In Gambia, reporter still held after arrest at sedition hearing
|Publisher||Committee to Protect Journalists|
|Publication Date||23 June 2009|
|Cite as||Committee to Protect Journalists, In Gambia, reporter still held after arrest at sedition hearing, 23 June 2009, available at: http://www.refworld.org/docid/4a840bd828.html [accessed 8 March 2014]|
|Disclaimer||This is not a UNHCR publication. UNHCR is not responsible for, nor does it necessarily endorse, its content. Any views expressed are solely those of the author or publisher and do not necessarily reflect those of UNHCR, the United Nations or its Member States.|
New York, June 23, 2009 – A Gambian reporter arrested on Monday while covering a pre-trial hearing in the sedition case of seven journalists jailed last week, was still being held without charge late today, according to local journalists and news reports.
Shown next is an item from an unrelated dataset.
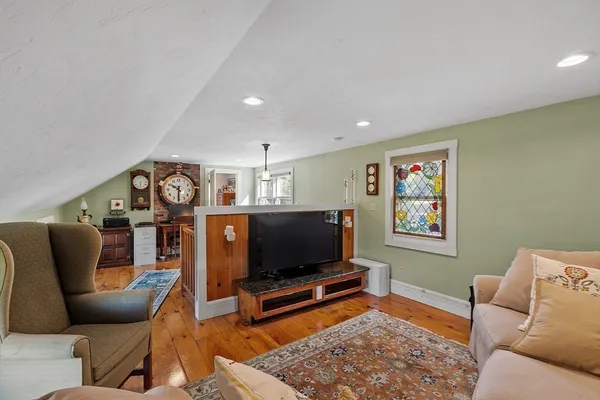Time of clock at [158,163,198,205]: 10:30
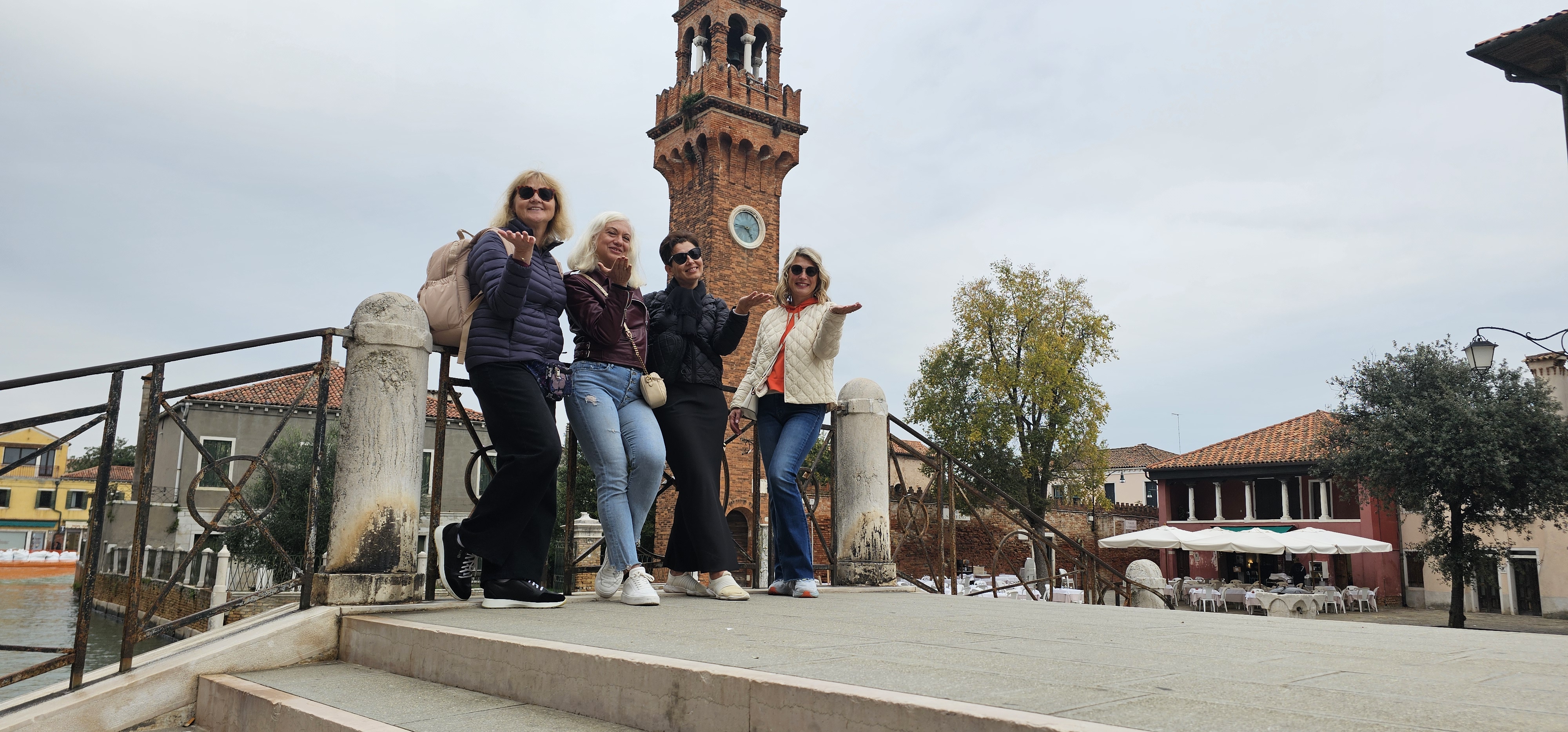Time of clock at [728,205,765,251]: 4:45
Augustine Kanjia of the private daily The Point was being held at a police station in Serrekunda, Gambia's largest city, according to defense lawyer Assan Martin.
A plainclothes security agent whisked away the reporter on Monday after seizing his camera, Point Deputy News Editor Abba Jibba told CPJ. Kanjia was among dozens of journalists, including a camera crew from state-run Gambia Radio and Television Service, who had gathered outside a packed magistrate court in the Kanifing suburb of Serrekunda, according to local journalists.
"This arrest, in the wake of last week's imprisonment of seven senior Gambian journalists, highlights a long-standing pattern of criminalization and intimidation of independent journalism," said CPJ Africa Program Coordinator Tom Rhodes. "We call on authorities to release Augustine Kanjia immediately."
Kanjia, a Sierra Leone native who fled during that country's civil war, joined The Point in 1994, according to Jibba.
The journalists charged with sedition had criticized President Yahya Jammeh for what they saw as insensitive comments about the unsolved 2004 murder of Point Editor Deyda Hydara.
Since 2001, at least 10 journalists have fled persecution and abuse in the Gambia, one of the world's worst backsliders on press freedom, according to CPJ research.